Rules for a Steady State Economy and principles of de-growth

A brief statement of the key and incontestable idea of steady state…

from http://degrowthpedia.org/index.php?title=Steady_state_economy

Rules for a Steady State Economy

Good economic policies strive to achieve societal goals like sustainability and fairness with the least amount of impingement on individual freedoms. Following this principle, achieving a steady state economy requires adherence to only four basic rules or system principles that are hard to argue with:

1. Maintain the health of ecosystems and the life-support services they provide.
2. Extract renewable resources like fish and timber at a rate no faster than they can be regenerated.
3. Consume non-renewable resources like fossil fuels and minerals at a rate no faster than they can be replaced by the discovery of renewable substitutes.
4. Deposit wastes in the environment at a rate no faster than they can be safely assimilated.

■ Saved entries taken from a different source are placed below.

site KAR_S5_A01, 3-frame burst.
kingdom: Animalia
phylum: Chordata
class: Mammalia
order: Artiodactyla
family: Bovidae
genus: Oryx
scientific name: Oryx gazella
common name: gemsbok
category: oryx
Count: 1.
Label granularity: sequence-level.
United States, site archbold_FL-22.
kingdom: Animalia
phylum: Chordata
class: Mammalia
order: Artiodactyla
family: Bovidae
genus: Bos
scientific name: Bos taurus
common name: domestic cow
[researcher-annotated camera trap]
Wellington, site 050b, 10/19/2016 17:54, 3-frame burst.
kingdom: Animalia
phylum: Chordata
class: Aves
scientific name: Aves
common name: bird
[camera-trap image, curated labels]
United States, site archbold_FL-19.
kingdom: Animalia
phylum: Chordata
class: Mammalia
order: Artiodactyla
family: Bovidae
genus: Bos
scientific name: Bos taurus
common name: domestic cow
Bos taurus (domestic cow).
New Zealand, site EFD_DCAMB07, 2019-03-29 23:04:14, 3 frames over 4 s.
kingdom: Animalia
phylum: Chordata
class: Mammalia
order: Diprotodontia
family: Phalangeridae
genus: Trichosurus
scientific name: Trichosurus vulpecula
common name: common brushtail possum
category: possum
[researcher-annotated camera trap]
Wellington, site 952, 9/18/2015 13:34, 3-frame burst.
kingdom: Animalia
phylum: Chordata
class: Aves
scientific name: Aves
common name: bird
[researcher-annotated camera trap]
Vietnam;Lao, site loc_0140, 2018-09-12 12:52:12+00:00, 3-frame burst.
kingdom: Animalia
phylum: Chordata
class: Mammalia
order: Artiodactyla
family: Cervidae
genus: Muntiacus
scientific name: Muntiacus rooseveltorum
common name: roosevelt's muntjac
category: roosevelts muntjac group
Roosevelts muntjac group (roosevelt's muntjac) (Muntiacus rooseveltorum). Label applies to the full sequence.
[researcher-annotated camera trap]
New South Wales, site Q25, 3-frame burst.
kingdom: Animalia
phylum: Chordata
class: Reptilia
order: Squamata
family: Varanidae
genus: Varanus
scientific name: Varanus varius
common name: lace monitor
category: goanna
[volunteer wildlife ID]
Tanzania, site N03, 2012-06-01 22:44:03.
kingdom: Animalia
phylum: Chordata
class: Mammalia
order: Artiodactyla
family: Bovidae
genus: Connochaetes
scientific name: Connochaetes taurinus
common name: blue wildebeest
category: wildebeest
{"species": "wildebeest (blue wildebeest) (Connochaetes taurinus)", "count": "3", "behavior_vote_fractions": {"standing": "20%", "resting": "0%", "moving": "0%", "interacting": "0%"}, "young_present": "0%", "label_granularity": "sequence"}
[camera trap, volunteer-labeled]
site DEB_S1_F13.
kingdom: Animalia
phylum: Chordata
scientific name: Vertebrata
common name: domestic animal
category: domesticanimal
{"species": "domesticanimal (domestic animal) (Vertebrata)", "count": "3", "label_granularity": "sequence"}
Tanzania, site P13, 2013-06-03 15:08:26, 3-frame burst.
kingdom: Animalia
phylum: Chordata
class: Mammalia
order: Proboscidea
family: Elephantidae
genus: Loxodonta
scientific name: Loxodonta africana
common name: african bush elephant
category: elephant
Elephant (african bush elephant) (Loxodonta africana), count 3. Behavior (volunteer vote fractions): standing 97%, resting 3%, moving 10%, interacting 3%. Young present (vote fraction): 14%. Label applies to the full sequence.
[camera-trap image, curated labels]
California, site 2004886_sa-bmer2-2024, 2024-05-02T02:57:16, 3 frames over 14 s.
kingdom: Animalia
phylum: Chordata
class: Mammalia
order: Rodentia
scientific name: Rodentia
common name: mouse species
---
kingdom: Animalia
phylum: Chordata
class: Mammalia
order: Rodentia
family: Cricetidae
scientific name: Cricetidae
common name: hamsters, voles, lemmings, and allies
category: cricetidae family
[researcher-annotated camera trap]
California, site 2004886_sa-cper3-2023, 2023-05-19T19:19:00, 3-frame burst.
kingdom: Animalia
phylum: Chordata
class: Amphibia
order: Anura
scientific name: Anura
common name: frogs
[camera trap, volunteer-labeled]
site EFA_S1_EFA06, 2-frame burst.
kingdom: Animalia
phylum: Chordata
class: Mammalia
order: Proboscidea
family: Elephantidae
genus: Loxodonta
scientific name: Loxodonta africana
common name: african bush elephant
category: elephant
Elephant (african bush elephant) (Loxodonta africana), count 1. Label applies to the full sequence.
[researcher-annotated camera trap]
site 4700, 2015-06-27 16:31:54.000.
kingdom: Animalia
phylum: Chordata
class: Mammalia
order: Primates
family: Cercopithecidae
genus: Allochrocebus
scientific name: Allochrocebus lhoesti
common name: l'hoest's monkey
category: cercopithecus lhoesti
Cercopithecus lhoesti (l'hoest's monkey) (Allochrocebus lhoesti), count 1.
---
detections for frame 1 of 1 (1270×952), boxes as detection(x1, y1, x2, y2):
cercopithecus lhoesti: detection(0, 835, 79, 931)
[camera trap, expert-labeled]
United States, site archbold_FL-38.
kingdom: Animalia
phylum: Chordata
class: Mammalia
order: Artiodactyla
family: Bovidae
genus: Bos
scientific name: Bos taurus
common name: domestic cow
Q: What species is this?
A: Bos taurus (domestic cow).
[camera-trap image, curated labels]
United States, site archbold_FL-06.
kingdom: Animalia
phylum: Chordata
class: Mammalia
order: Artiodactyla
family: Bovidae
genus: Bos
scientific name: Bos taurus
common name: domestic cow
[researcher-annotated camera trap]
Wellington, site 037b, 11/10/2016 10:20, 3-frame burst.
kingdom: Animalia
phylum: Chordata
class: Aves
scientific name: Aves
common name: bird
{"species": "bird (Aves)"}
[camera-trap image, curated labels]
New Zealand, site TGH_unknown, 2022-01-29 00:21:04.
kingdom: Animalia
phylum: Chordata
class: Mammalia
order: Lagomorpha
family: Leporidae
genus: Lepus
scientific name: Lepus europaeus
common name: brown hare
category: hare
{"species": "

And here are Serge Latouche’s 8 interdependent principles for de-growth (from a review by Giorgos Kallis:-
Re-evaluate what matters;
Reconceptualize key notions such as wealth, poverty, value, scarcity and abundance;
Restructure the productive apparatus and social relations to fit these
new values;
Redistribute wealth and access to natural resources
between North and South and between classes, generations and
individuals;
Relocalize savings, financing, production and consumption;
Reduce production and consumption, especially for goods and
services with little use value but high environmental impact;
Re-use products and
Recycle waste.

“Relocalization is central in Latouche’s degrowth strategy, who envisions self-sufficient, politically autono-mous bioregions or“urban villages”, exchanging ideas, but few
materials or capital. In Latouche’s concrete utopia, food, energy and
money will be mostly locally produced.”